September 19, 2008 / 5:13 PM / 11 years ago

UK FSA's short-selling ban seen drastic but necessary

LONDON, Sept 19 (Reuters) - Hopes that the UK Financial Services Authority’s short-selling ban will soothe recent market jitters largely outweighed misgivings over the move, with most market participants seeing it as a drastic but necessary step.

The FSA on Thursday slapped an unprecedented four-month ban on short-selling financial stocks, saying the measure was needed to shore up confidence in UK banks after persistent falls in their share prices threatened to undermine consumer confidence in them.

Short sellers — who sell borrowed stock in the hope its price will fall, allowing them to buy it back more cheaply — have been criticised for aggressively targeting banks including HBOS HBOS.L, which on Wednesday accepted a takeover bid from rival Lloyds TSB (LLOY.L) following a dramatic slump in its shares.

“In a climate of fear and panic, (the ban) looks like a sensible move. It was becoming too easy for the market to get spooked, and short-selling was becoming a self-fulfilling prophecy,” said Daniel Havercroft, financial stocks analyst at Investec.


The FSA ban came amid signs that traditional fund managers and pension funds — who frequently lend shares to short-sellers — had turned against the practice.

On Wednesday, Reuters reported that a consortium of fund managers was discussing sending an open letter urging the authorities to act against short-sellers. On Friday, Britain’s largest pension fund, the 39.7 billion pound BT Pension Scheme, said it had banned stock lending for 20 British and global financial companies.

Martin Gilbert, chief executive of fund manager Aberdeen Asset Management ADN.L, told Reuters on Friday that the ban was justified by the need to stabilise the banking sector.

“The ban is a bood idea and it will help. I think the fiancial stability of the banking sector is more important than anything else,” Gilbert said.

Also on Friday, the U.S. Securities and Exchange Commission in turn halted short-selling in financial stocks until Oct 2, while regulators in Ireland, Switzerland, Australia and other countries also followed suit to varying degrees.

The global short-selling clampdown, coupled with news that the U.S. government is working on a plan to absorb hundreds of billions of dollars in bad debt from banks’ balance sheets, fuelled an explosive rally in financial stocks.

By by the close of trading in London, shares in UK lenders Royal Bank of Scotland (RBS.L), Barclays (BARC.L), HBOS HBOS.L and Lloyds TSB (LLOY.L) were up by between 20 percent and 32 percent.
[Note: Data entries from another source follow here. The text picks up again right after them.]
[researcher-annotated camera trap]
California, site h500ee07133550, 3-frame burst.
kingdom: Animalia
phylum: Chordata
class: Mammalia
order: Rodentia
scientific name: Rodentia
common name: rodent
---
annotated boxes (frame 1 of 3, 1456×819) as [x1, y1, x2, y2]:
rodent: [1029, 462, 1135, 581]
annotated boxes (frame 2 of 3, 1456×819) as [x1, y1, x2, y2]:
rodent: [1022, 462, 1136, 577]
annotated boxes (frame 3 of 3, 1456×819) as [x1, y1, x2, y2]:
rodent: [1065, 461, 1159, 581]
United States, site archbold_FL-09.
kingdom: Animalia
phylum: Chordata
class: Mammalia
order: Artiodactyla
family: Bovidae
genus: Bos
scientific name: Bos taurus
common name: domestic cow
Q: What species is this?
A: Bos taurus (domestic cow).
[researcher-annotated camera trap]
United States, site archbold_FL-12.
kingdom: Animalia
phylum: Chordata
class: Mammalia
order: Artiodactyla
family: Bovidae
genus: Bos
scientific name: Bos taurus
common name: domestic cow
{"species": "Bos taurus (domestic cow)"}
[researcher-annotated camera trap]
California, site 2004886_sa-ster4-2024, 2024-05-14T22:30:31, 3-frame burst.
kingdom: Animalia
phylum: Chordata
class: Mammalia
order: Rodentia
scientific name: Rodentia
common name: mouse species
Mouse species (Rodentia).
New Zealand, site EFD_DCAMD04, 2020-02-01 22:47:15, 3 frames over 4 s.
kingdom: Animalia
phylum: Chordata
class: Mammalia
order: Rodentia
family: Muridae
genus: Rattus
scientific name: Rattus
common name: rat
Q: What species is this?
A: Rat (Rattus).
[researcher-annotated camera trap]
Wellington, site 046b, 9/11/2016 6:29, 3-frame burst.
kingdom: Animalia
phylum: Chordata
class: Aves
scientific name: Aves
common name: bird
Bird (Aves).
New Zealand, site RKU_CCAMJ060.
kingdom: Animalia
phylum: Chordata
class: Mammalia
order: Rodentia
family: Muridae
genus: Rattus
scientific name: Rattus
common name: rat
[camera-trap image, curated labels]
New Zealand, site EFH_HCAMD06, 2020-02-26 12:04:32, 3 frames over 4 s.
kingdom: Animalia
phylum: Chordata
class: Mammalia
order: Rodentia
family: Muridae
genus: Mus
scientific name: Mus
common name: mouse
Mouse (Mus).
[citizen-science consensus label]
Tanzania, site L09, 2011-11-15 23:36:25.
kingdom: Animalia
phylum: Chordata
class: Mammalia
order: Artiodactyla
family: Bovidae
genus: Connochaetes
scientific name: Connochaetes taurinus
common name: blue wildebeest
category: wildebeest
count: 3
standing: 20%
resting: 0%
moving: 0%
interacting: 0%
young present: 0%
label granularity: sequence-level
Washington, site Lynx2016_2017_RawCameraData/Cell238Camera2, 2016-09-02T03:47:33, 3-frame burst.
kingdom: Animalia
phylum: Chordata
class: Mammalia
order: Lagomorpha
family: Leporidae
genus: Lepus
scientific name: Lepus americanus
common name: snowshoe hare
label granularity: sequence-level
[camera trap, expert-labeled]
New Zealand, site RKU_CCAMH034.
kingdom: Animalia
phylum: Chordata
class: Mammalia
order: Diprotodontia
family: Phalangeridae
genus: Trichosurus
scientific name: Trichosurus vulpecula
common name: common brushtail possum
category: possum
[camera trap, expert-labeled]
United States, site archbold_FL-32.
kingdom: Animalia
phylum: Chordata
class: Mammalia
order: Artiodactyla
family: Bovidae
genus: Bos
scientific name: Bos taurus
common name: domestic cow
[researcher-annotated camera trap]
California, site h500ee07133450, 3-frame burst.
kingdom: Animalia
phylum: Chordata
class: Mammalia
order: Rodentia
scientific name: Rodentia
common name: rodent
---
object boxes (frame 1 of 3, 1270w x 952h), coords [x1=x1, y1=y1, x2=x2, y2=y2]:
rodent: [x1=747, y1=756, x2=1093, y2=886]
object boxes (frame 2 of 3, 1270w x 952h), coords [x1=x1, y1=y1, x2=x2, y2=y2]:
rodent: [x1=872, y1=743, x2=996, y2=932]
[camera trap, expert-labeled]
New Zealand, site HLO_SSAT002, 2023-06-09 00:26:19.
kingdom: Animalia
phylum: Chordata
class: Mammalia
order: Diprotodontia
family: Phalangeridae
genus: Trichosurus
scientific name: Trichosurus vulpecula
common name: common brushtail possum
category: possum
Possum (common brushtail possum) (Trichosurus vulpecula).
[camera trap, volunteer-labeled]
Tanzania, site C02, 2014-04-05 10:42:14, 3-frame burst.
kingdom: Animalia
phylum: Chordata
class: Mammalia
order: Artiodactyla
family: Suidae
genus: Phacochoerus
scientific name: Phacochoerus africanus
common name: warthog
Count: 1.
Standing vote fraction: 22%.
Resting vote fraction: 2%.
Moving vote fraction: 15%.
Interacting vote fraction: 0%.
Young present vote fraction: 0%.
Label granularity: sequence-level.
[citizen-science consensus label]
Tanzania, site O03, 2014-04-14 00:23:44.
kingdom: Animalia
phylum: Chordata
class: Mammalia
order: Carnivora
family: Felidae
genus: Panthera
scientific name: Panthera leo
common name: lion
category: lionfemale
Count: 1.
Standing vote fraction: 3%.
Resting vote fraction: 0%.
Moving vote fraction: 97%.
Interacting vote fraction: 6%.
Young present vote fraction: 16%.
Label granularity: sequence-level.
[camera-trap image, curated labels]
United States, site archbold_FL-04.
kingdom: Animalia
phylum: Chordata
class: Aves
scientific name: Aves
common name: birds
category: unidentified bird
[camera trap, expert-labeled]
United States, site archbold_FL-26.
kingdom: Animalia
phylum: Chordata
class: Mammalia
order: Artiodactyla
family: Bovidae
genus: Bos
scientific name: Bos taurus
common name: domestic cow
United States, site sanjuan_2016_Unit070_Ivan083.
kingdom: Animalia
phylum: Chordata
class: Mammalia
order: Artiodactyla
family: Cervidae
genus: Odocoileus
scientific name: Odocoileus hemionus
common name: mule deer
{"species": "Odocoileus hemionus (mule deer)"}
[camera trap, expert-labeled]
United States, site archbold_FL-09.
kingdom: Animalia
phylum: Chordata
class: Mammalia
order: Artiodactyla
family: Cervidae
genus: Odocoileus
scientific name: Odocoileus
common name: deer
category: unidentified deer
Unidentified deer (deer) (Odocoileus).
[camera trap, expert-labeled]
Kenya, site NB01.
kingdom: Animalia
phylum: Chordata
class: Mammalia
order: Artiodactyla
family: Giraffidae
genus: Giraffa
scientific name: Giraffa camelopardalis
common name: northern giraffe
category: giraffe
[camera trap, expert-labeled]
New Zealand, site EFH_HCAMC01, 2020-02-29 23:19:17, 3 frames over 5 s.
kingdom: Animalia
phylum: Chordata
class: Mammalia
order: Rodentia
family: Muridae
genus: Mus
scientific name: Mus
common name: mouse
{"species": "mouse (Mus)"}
However, the hedge fund industry, responsible for a high proportion of short-selling activity, said the short-selling freeze could make it more expensive for banks to raise capital, and called on the FSA to review the ban as soon as possible.

“Banning short-selling of financial stocks, while it may indeed bring temporary relief, creates an artificial market. It will not ultimately, on its own, bring back investor confidence in the banking system,” said Florence Lombard, Chief Executive of hedge fund lobby group the Alternative Investment Management Association.

Some market participants also saw the short selling ban as an unjustifiable infringment of their freedom to trade, irrespective of the banking sector’s troubles.

“(The ban) is a step towards a totalitarian state. If you can restrict peoples’ freedom to buy and sell shares, why not restrict their freedom to walk around after 9 pm?” said James Hamilton, banks analyst at Numis Securities.